Sun Tzu said, “If you wait by the river long enough, the bodies of your enemies will float by.” I’m still waiting.

Former National Security Adviser John Bolton speaks on stage during a public discussion at Duke University in Durham, North Carolina, on February 17, 2020.

I thought it was over in September 2019, when Donald Trump and his third national security adviser, the execrable John Bolton, got into a “You’re Fired/I Quit!” fight on the front page of all the papers. “Maybe he’s really gone now,” I thought wistfully of Bolton, the war-humping neoconservative ghoul who has haunted U.S. foreign policy in one form or another since the Reagan administration, lo these 40 long years.

No such luck. Now he has a book poised for release that is allegedly filled with all the scurrilous details on the Ukraine debacle that he should have shared under oath before Rep. Adam Schiff’s impeachment hearings. He didn’t, Trump was acquitted, and now the president has filed suit to upend Bolton’s publication party.

Of course, Trump is proceeding in perfect Trumpian style. Block the book’s release outright? Nah, go for the loot instead. “The lawsuit filed on Tuesday gestured at blocking publication, but it seemed more squarely focused on seizing Mr. Bolton’s profits,” reports The New York Times. “Filed against Mr. Bolton — not Simon & Schuster — it asked for the court to take control of the money he made from the book.”

As I said: Perfect.

Trump brought Bolton on in the first place for a variety of reasons, not the least of which was to show Fox News that he was a foreign policy tough guy. Bolton has made a career out of promoting the killing of people in wars and other profitable enterprises — though he did avoid his own opportunity to see war first-hand in Vietnam (a conflict he of course supported) because he “had no desire to die in a Southeast Asian rice paddy.”

▸ AIM 1
Quote the commentary on John Bolton, starting at "Former National Security" and stopping after "February 17, 2020.".
▸ AIM 2
Answer these questions from the commentary on John Bolton:
(a) In what month and year did Trump and Bolton have their "You're Fired/I Quit!" fight?
(b) Which newspaper reported on the lawsuit filed on Tuesday?
(c) Where did Bolton speak on February 17, 2020?

▸ EXTRACTED RECORDS
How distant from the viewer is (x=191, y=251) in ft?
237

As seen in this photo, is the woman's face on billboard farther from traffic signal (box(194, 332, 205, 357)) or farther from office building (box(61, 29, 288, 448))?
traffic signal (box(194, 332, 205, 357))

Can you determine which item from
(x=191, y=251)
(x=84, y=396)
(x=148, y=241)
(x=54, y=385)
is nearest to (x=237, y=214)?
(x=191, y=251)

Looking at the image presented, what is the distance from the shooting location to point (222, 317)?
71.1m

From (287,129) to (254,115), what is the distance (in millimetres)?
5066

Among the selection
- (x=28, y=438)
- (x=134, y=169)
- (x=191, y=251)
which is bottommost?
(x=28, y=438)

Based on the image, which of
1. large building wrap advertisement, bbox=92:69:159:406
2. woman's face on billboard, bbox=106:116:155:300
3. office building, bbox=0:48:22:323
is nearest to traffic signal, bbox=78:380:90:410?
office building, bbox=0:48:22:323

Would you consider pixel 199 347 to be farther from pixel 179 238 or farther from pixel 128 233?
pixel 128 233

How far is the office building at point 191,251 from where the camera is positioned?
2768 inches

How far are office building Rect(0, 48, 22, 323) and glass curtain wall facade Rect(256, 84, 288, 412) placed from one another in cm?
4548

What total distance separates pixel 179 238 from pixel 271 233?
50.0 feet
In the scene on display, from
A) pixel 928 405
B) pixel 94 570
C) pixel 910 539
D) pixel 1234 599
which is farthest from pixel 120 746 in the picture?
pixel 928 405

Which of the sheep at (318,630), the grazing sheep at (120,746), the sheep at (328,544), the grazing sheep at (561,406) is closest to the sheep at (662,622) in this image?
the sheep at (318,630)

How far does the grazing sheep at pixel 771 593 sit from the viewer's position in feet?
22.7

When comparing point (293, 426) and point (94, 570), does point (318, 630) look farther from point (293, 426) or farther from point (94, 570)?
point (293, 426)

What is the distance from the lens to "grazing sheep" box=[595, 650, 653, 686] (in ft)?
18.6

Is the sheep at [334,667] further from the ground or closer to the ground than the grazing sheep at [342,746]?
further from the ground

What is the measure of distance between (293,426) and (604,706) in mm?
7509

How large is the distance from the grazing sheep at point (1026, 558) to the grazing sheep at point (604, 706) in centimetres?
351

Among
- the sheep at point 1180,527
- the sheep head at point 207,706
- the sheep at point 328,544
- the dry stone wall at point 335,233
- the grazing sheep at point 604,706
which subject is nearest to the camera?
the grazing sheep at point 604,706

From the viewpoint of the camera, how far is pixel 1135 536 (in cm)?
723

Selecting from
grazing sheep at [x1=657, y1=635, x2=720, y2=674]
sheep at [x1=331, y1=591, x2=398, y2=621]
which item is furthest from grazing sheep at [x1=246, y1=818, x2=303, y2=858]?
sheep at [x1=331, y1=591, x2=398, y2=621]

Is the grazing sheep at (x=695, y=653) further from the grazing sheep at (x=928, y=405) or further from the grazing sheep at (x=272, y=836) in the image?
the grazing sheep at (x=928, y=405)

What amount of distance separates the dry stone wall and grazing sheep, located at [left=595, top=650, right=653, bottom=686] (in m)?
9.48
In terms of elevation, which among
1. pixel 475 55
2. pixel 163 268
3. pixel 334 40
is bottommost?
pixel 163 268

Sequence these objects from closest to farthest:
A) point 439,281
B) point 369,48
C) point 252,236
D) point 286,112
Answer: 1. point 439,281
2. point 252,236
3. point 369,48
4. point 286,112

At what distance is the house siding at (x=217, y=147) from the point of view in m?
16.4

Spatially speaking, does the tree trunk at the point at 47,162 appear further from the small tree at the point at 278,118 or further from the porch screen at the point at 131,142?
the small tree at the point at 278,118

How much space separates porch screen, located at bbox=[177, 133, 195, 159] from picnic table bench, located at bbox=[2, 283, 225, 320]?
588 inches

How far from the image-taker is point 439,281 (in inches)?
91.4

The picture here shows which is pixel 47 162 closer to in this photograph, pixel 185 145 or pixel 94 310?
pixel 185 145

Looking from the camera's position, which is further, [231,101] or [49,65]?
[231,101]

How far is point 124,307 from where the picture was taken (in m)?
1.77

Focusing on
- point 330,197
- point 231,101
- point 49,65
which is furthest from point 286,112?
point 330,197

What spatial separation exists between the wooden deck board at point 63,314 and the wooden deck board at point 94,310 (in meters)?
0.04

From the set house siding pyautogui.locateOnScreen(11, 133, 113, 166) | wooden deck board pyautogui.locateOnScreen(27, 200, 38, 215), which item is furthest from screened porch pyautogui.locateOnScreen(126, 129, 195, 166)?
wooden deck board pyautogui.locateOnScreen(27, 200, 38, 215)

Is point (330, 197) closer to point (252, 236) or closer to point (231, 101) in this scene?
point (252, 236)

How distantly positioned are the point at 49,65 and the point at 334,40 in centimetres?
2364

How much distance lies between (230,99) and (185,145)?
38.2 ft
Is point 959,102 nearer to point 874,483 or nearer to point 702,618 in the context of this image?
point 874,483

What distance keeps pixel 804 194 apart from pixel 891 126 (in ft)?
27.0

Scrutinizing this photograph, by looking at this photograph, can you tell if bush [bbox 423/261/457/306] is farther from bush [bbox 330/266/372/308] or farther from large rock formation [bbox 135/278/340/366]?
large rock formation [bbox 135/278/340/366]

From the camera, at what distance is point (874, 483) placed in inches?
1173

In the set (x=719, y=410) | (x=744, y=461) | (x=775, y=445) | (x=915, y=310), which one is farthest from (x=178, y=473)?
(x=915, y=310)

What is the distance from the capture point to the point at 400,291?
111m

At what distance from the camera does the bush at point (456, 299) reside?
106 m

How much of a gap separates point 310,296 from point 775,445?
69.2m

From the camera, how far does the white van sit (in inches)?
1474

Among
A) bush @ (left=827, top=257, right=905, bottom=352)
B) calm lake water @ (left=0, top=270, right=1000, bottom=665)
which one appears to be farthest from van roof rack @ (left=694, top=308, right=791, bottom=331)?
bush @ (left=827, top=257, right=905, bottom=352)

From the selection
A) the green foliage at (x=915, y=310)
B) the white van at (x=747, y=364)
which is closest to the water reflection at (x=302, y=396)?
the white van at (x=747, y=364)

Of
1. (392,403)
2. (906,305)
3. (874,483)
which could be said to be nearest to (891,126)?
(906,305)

▸ EXPECTED ANSWER 1
Former National Security Adviser John Bolton speaks on stage during a public discussion at Duke University in Durham, North Carolina, on February 17, 2020.

▸ EXPECTED ANSWER 2
(a) September 2019
(b) The New York Times
(c) At Duke University in Durham, North Carolina